Everytime I think of a planer I think of this:


“I had hung and balanced the glittering knives, ten-pound bars of burnshed steel, ground and honed to a razor’s edge. These were destined to spin five thousand revolutions per minute and the slightest error in balance or failure to secure properly would have consequences to me – and the building….With a mounting hum and buzz of speed the knife blades as  even as a top upon their bearings…Guess I could “set” a planer all right. As I slid another board into the machine…
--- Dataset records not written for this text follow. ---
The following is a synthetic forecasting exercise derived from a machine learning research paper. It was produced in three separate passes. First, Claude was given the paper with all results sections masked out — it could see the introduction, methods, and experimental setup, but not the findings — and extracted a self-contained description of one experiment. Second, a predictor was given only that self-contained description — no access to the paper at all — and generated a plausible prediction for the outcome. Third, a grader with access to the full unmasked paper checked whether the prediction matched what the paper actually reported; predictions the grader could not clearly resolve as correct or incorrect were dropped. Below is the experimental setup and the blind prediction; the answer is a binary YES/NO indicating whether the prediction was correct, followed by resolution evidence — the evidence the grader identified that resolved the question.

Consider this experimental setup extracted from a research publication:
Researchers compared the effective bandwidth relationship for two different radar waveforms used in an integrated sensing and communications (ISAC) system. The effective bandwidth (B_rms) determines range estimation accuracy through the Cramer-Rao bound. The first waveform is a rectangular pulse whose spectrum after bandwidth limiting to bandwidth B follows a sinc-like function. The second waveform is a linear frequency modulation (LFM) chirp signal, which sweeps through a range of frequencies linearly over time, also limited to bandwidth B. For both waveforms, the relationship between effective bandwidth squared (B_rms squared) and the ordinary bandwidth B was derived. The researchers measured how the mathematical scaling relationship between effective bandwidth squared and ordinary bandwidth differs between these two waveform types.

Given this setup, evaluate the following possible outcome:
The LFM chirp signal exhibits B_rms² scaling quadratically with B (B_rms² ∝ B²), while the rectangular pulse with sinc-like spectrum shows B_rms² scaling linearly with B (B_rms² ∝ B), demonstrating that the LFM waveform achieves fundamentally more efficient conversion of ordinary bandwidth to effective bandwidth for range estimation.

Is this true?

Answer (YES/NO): YES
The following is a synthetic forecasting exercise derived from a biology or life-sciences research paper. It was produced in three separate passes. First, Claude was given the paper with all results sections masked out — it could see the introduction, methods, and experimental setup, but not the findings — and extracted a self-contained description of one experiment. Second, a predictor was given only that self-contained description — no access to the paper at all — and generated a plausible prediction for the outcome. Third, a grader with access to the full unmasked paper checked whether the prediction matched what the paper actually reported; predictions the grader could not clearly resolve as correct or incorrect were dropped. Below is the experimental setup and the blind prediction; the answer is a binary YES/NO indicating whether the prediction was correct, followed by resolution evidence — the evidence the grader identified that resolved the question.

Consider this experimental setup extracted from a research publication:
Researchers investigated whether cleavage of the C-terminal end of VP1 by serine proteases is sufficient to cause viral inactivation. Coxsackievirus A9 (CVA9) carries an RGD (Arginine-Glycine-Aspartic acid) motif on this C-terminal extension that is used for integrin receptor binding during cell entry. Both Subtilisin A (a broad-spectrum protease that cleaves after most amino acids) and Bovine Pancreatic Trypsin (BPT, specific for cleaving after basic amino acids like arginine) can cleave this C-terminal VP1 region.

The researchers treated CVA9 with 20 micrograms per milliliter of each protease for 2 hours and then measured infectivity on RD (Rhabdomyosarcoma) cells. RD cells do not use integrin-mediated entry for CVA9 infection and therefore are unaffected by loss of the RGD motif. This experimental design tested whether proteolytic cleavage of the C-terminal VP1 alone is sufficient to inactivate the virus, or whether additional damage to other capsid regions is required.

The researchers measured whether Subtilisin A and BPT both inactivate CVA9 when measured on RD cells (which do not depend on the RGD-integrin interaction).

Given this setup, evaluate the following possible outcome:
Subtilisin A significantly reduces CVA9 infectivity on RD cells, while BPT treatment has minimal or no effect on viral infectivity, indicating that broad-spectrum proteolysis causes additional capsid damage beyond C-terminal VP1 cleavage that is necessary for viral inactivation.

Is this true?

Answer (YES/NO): YES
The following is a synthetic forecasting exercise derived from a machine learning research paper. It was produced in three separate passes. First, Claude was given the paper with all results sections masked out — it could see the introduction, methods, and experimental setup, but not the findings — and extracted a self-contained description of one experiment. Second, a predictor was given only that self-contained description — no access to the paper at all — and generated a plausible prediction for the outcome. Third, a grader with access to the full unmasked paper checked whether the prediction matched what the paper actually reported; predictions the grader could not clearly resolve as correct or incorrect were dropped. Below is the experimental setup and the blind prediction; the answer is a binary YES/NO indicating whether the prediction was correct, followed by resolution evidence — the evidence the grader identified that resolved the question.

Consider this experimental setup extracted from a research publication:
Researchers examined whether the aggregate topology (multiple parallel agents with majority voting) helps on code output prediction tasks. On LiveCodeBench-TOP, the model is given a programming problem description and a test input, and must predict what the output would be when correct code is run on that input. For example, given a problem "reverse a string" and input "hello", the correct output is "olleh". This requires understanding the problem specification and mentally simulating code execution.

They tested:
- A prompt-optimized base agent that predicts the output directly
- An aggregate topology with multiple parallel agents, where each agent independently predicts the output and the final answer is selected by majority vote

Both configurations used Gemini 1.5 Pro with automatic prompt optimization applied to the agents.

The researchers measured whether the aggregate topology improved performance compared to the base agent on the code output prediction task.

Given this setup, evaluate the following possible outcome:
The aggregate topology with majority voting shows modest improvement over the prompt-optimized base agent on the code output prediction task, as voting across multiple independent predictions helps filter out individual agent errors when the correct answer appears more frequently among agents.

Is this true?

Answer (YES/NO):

at that instance the five-hundred pound machine at my elbow vanished in a clap of thunder. I should have been stunned by something much more tangible than the deafening crash. Such tangible evidences lay deeply embedded or stuck quivering from the surrounding timbers of the sawmill. The rough planked chamber was strewn with scraps and fragments of steel and iron, as though a sort of metal stew had been hurled bodily against the walls and the ceiling. But of the furnishings of the mill, I alone was unhurt. The planer was demolished. I was still picking bits of castings out of my hair and reaching for fragments of steel blade and ball bearings down my shirt collar, when neighbors came up on the run. All stood about the shattered wreck and expressed convictions, not always in flattering terms, of my skill as a millwright and setter-upper of planning machinery ”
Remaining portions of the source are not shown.